**Task requirements:**
1. From the calculus post, copy word for word the part that begins with the words containing "But how can" and ends with "f(x)$ is essential.".
2. Carry on the calculus post about the limit of f′ from its last sentence.

Show that if $\lim\limits_{x \to \infty} f(x)$ exists and $f''$ is bounded, then $\lim\limits_{x \to \infty} f'(x)=0$.

Question

I'm trying to answer the following exercise: Suppose that $f$ is twice differentiable on $[0,+\infty)$.

Show that if $\lim\limits_{x \to \infty} f(x)$ exists and $f''$ is bounded, then $\lim\limits_{x \to \infty} f'(x)=0$. If $\lim\limits_{x \to +\infty} f'(x)$ exists then I know how to prove that this limit is equal to 0 (by using the mean value theorem).

But how can I show that this limit exists?

Counterexample: Let us consider $f(x) = x \sin\frac{1}{x}$. Then $$f'(x) = \sin\frac{1}{x} - \frac{1}{x} \cos\frac{1}{x}$$ and $$f''(x) = -\frac{1}{x^2}\cos\frac{1}{x} + \frac{1}{x^2}\cos\frac{1}{x} - \frac{1}{x^3} \sin\frac{1}{x}.$$ This example shows that the hypothesis that there exists $\lim\limits_{x \to \infty} f(x)$ is essential.

**Material:**
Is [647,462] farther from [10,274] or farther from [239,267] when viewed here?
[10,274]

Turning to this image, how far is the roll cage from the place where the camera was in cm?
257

**Expected outputs:**
1.
But how can I show that this limit exists?

Counterexample: Let us consider $f(x) = x \sin\frac{1}{x}$. Then $$f'(x) = \sin\frac{1}{x} - \frac{1}{x} \cos\frac{1}{x}$$ and $$f''(x) = -\frac{1}{x^2}\cos\frac{1}{x} + \frac{1}{x^2}\cos\frac{1}{x} - \frac{1}{x^3} \sin\frac{1}{x}.$$ This example shows that the hypothesis that there exists $\lim\limits_{x \to \infty} f(x)$ is essential.

2.
Answer 1

Since $f$ is twice differentiable, by Taylor's expansion, for every $\varepsilon>0$, there exists $c_{x,\varepsilon}\in(x,x+\varepsilon)$ such that $$f(x+\varepsilon)=f(x)+f'(x)\varepsilon+\frac{1}{2}f''(c_{x,\varepsilon})\varepsilon^2.$$ But $f''$ is bounded (say, by $ |f''|<2M$), so it follows that $$|f(x+\varepsilon)-f(x)-f'(x)\varepsilon|\le M\varepsilon^2.$$ Therefore, by triangular inequality, $$|f'(x)\varepsilon|\le|f(x+\varepsilon)-f(x)|+ M\varepsilon^2.$$ But, $\lim_{x\to\infty}f(x)$ exists, so fixing $\varepsilon>0$ and letting $x\to\infty$, we we get $$\limsup_{x\to\infty}|f'(x)|\le M\varepsilon.$$ Since $\varepsilon>0$ is arbitrary, the conclusion follows.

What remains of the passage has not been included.